* start DOCUMENT *

Alex Henry Foster ft. Momoka Share “Nocturnal Candescence” Single, ‘Kimiyo’ Due April 26

Alex Henry Foster is a Canadian musician, author, producer, and composer, formerly the frontman for Juno Awards nominee Your Favorite Enemies. Alex Henry Foster released his first solo album Windows in the Sky in 2018. The album is a “dreamy blast of post-rock” (NME) that “brings to mind artists like Hammock and Asche & Spencer with heaping helpings of Mogwai and Explosions in the Sky”. His second album consists of a live reinterpretation of his solo material, recorded at a sold-out performance at the 40th Festival de Jazz de Montreal. Ben Lemelin is a Canadian multi-instrumentalist, songwriter and music producer. He and Foster have partnered on many projects together. Lemelin is part of The Long Shadows, Foster’s band, and was bass player in Your Favorite Enemies. Momoka, a Japanese artist from Tokyo, established herself in Montreal 10 years ago and has been a consistent collaborator with AHF, and is also an artist in her own right. She has a solo record set to be released in early 2025.

* end DOCUMENT *
* start RECORDS SHOWN *

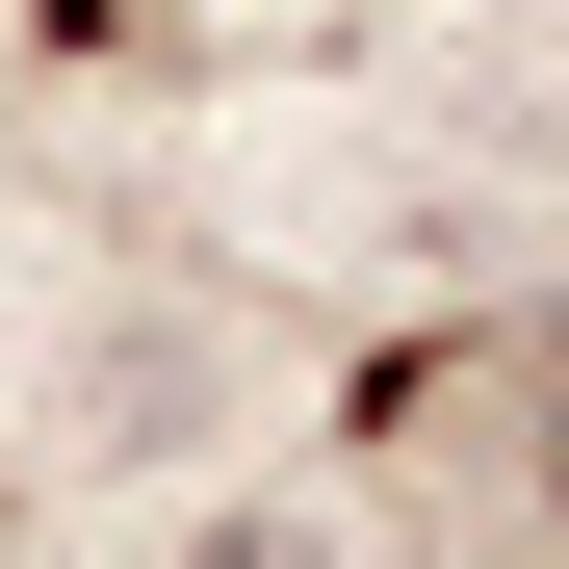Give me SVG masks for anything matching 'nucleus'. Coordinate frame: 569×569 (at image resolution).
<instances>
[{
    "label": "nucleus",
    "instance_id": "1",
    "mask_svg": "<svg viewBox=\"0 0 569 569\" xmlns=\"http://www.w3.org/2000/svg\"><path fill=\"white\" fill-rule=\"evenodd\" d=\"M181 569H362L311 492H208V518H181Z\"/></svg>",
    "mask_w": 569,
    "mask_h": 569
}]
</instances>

* end RECORDS SHOWN *
* start RECORDS SHOWN *

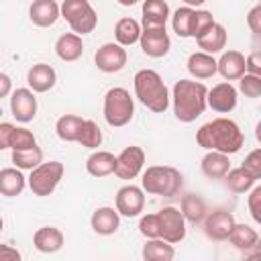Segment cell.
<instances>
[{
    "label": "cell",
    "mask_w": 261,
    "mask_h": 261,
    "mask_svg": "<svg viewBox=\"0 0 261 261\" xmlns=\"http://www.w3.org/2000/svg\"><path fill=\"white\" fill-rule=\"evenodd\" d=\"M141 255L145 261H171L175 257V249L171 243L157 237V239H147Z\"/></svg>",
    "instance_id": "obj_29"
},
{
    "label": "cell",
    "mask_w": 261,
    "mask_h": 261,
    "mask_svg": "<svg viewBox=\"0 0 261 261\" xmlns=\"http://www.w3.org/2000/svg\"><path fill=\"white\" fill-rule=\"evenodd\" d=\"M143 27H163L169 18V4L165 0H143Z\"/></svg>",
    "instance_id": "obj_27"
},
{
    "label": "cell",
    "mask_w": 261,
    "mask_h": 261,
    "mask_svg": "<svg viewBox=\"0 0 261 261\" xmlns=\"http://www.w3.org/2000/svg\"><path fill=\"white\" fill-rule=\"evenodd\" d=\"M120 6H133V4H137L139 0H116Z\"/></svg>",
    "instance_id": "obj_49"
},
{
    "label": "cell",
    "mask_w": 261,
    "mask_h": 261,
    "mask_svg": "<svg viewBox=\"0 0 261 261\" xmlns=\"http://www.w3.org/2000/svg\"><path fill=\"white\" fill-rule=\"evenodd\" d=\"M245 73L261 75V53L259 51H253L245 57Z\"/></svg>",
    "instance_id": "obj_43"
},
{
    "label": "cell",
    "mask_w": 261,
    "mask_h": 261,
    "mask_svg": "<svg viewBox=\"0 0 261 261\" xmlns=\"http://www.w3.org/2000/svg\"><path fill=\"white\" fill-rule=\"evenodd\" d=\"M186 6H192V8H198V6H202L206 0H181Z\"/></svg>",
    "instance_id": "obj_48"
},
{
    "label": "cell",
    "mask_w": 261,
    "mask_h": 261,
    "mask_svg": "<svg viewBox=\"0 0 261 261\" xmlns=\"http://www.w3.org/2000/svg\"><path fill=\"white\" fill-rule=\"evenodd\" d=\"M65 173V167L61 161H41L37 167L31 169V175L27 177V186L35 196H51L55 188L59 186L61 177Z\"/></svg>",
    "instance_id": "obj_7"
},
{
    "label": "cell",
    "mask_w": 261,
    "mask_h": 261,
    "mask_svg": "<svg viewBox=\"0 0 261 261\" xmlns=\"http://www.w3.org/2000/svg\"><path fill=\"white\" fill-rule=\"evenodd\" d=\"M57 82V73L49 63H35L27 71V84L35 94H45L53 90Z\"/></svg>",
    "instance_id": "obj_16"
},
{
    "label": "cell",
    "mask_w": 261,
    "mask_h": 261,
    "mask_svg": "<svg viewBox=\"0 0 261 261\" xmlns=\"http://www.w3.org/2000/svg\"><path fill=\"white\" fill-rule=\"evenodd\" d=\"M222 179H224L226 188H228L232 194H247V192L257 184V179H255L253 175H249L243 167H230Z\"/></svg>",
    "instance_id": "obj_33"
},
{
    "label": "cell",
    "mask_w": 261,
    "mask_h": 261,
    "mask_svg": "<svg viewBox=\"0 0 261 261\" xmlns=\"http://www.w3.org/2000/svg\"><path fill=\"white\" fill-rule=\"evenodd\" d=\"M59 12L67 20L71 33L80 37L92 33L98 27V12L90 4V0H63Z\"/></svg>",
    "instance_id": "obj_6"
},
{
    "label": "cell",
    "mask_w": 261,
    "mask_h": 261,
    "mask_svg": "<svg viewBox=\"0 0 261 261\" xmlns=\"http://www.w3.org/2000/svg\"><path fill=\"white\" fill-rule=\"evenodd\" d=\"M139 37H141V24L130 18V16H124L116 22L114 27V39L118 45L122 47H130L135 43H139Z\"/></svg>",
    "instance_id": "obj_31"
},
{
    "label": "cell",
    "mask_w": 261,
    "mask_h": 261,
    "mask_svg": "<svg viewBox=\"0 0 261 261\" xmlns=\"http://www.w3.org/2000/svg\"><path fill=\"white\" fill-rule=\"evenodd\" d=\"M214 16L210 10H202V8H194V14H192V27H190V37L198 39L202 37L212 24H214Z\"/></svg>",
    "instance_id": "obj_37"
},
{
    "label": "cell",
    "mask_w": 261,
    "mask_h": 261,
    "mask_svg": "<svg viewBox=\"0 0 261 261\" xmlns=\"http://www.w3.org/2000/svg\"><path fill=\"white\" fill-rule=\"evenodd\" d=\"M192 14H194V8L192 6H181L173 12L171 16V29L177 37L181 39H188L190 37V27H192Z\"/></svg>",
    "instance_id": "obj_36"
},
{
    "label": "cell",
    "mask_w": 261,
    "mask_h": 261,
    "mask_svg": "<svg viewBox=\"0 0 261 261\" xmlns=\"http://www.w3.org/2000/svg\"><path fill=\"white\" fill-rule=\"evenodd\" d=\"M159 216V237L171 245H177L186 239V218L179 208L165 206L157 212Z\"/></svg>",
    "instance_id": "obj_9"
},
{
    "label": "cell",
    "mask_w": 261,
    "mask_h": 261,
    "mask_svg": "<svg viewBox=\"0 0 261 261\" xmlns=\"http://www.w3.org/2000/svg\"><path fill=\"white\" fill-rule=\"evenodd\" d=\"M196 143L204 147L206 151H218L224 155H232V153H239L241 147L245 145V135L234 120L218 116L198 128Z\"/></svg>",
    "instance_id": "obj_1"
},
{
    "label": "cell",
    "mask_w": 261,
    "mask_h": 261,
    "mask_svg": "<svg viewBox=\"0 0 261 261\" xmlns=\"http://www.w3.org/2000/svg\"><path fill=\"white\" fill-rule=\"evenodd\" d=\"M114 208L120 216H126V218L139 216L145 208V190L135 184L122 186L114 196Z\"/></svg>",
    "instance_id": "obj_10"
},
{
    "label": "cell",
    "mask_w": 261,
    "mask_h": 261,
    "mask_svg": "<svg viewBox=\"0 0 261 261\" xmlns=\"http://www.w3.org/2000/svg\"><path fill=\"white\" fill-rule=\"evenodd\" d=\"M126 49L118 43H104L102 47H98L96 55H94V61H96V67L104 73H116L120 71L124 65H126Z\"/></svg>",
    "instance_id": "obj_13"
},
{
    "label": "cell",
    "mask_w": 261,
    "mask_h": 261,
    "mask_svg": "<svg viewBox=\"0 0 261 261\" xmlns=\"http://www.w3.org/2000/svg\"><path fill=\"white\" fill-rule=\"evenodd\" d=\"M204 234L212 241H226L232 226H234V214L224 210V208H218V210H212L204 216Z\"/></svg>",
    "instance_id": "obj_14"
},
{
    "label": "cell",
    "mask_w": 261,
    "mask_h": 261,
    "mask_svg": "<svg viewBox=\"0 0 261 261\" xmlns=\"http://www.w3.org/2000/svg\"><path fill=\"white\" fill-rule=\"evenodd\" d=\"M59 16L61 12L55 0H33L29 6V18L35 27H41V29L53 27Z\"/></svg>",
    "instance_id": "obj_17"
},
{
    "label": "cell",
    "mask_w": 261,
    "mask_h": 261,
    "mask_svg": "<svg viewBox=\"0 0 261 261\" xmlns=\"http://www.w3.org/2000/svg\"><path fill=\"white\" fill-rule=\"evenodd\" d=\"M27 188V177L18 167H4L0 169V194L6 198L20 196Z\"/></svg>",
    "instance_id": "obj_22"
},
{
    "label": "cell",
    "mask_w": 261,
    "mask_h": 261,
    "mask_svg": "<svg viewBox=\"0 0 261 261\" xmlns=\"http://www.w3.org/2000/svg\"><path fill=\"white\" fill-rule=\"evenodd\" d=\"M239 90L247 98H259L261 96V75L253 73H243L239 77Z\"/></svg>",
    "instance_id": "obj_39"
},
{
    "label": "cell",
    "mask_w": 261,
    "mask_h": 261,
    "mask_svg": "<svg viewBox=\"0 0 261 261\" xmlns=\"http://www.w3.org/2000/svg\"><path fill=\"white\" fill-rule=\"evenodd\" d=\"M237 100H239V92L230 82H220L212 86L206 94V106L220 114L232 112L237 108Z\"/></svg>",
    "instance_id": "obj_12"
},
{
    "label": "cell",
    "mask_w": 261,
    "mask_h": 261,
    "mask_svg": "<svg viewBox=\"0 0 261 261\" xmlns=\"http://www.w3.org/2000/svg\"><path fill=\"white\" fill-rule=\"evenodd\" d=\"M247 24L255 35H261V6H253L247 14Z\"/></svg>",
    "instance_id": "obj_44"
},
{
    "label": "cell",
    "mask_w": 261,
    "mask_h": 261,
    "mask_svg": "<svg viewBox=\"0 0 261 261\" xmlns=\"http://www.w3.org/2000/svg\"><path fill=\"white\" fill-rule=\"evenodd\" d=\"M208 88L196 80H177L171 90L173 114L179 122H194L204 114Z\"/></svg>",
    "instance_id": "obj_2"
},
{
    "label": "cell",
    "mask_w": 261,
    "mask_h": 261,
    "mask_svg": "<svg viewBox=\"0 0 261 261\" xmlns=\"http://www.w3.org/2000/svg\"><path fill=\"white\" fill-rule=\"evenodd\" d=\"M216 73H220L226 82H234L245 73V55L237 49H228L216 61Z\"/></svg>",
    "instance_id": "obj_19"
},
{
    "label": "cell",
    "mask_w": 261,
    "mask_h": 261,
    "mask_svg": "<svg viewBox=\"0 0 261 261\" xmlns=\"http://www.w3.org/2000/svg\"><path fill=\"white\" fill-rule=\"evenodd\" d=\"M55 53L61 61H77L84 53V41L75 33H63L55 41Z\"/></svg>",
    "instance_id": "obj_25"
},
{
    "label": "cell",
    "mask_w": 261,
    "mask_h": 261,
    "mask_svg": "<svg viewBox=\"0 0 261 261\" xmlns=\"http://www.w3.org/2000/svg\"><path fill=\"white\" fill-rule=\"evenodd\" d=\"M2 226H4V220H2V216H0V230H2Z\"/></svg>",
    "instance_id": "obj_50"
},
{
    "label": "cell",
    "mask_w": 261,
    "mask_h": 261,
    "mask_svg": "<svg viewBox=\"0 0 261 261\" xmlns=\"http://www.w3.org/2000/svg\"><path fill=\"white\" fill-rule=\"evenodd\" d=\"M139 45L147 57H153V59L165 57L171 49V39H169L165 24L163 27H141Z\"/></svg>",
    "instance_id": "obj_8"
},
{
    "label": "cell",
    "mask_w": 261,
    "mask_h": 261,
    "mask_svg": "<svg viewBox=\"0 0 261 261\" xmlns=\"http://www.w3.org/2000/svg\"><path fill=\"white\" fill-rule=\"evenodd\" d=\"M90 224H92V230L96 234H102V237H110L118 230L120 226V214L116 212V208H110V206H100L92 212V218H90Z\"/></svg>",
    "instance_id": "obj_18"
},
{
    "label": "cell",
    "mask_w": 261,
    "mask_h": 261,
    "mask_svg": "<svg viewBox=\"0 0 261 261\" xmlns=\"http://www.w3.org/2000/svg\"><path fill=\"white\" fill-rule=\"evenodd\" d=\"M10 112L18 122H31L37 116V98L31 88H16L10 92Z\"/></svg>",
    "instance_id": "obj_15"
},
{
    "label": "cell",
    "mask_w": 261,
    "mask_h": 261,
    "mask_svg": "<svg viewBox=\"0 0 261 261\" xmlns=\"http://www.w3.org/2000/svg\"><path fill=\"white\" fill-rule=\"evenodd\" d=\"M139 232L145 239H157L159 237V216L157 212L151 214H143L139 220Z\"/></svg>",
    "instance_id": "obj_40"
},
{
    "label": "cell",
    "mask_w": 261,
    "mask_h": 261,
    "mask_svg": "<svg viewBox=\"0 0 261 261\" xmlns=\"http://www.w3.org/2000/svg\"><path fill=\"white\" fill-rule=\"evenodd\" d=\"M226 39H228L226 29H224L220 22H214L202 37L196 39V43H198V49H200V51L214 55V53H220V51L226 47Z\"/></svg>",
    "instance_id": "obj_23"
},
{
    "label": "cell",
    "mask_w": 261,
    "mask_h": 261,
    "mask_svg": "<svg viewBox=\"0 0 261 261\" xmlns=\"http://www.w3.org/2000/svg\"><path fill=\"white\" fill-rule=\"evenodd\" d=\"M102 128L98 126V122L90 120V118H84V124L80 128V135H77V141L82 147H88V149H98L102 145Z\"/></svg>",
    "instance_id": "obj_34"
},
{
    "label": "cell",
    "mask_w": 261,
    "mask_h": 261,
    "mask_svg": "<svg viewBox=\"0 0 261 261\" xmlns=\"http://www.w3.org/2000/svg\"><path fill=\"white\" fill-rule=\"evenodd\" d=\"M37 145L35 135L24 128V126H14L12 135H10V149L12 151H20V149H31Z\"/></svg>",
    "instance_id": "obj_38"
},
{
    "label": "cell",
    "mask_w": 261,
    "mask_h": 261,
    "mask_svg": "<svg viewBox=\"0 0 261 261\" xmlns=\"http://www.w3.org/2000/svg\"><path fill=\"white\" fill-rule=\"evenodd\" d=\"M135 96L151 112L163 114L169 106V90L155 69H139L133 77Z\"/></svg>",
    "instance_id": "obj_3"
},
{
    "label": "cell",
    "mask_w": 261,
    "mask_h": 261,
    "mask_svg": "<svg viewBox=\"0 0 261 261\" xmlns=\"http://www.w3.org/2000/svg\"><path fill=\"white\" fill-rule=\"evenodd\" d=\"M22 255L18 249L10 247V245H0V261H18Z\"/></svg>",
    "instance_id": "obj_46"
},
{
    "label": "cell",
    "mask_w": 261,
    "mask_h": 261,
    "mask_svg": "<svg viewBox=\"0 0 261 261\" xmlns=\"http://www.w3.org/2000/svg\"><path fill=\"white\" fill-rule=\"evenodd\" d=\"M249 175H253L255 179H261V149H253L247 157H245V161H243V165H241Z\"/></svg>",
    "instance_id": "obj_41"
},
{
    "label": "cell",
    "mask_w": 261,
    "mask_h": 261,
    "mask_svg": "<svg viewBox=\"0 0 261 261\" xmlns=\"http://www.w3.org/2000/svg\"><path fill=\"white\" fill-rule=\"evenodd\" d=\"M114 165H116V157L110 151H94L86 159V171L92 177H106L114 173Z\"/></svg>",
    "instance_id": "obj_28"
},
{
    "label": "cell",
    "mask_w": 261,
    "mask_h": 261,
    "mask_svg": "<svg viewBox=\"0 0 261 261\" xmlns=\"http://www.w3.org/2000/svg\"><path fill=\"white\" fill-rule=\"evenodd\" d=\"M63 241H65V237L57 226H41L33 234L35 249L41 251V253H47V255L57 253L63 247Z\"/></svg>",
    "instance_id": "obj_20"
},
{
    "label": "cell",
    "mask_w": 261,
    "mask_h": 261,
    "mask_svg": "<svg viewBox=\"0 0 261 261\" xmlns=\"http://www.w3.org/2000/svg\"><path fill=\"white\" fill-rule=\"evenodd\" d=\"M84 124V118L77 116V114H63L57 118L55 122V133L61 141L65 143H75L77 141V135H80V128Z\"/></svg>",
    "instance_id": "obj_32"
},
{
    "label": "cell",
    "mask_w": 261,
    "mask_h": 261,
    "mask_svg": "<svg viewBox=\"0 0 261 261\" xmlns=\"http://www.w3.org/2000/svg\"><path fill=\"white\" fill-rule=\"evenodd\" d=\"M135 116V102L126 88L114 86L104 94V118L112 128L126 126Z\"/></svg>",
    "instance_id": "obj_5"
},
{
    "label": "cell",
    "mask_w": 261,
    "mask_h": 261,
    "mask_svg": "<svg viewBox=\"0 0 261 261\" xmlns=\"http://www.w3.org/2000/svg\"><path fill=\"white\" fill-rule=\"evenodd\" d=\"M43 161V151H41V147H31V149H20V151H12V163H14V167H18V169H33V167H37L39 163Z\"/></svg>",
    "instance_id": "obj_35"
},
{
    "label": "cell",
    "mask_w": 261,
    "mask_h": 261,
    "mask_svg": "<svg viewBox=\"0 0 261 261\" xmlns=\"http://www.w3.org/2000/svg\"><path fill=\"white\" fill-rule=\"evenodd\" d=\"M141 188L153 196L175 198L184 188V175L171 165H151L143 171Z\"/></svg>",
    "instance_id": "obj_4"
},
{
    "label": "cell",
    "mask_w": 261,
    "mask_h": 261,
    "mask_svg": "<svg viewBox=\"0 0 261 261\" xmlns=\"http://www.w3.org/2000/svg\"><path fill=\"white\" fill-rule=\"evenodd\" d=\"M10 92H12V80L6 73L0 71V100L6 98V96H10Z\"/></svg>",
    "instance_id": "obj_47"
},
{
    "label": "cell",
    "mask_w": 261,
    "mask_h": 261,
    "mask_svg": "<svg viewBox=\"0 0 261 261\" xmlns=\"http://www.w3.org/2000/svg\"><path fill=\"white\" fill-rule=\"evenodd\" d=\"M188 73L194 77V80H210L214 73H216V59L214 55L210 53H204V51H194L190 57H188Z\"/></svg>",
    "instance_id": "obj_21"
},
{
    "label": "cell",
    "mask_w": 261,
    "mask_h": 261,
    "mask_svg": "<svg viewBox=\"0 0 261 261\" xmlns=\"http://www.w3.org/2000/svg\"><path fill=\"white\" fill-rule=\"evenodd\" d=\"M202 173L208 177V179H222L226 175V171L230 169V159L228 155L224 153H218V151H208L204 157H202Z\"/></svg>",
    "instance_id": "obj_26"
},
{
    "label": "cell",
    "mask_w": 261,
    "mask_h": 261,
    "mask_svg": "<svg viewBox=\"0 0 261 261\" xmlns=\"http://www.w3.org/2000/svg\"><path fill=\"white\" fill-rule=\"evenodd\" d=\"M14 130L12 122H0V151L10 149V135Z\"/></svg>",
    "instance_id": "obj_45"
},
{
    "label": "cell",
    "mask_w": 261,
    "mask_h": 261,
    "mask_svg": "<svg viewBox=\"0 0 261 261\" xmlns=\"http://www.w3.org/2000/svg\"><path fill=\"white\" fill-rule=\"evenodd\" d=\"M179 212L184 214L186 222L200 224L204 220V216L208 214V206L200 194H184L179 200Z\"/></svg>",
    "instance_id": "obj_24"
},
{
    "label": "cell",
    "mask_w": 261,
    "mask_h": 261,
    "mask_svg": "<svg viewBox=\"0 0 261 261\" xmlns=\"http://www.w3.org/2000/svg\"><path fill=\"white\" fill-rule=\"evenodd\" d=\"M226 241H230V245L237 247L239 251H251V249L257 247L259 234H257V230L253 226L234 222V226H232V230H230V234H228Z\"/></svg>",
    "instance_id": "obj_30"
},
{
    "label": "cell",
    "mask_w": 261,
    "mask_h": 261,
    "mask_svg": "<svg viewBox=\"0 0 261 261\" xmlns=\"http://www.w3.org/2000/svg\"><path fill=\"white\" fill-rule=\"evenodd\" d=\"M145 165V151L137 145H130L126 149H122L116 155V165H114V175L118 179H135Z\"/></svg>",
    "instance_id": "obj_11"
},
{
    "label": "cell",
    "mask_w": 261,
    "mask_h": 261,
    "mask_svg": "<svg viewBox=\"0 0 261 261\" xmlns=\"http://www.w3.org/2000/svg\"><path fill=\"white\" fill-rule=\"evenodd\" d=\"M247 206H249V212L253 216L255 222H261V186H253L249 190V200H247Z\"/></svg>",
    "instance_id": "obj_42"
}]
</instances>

* end RECORDS SHOWN *

◆ **PARTS OF THE EXERCISE**
[1] Answer these about the Alex Henry Foster text, one per line:
(a) At which event was Foster's second album recorded?
(b) What band are Foster and Lemelin both in?
(c) What city is Momoka from?
[2] Using the Alex Henry Foster text, explain why Foster's second album doesn't present new material.
[3] Carry on the Alex Henry Foster text from its last sentence.

◆ **OUTPUTS FOR THE TASKS**
[1]
(a) A sold-out performance at the 40th Festival de Jazz de Montreal
(b) The Long Shadows
(c) Tokyo

[2] Foster's second album is a live reinterpretation of his existing solo material. It was recorded at a sold-out performance at the 40th Festival de Jazz de Montreal.

[3]
Describing the single, Alex Henry Foster says, “The song conveys the profound emotions of loss, hopelessness, and personal surrender in the context of self-abandonment. It’s an inner scream designed to reach others when we feel invisible to a world that never stops spinning for anyone’s pain to be seen, to be shared. It’s the resilience of being, of believing in another morning shine. It’s the reminiscence of traditional Japanese songs of longing, “哀傷歌 (aishōka)”, defined by mourning, contemplation, and faith in better tomorrows.”

Speaking on the LP ‘Kimiyo’,  “I have always been looking for a pretext or an excuse to work with Momoka. She’s got a very unique spirit, and she’s a very inspiring and insightful person.We have a common view about life in general and spirituality in particular, but most of all, she is a fantastic artist for whom I have the utmost admiration. When it became obvious to me that I would be in no way capable of singing or speaking on the songs we had sketched, Momoka was in my opinion the only person able to transcend the project’s spirit. The poetry of Voyage à la Mer was to be the core holding the whole project together, but I wanted Momoka to make her own interpretation of the lyrical undercurrent and to express herself in her native tongue, so she wouldn’t have to be my voice or try to emulate what my words might convey. We set the canvas, laid down the color palettes, but it was for her to express herself and be the painting,” says Foster.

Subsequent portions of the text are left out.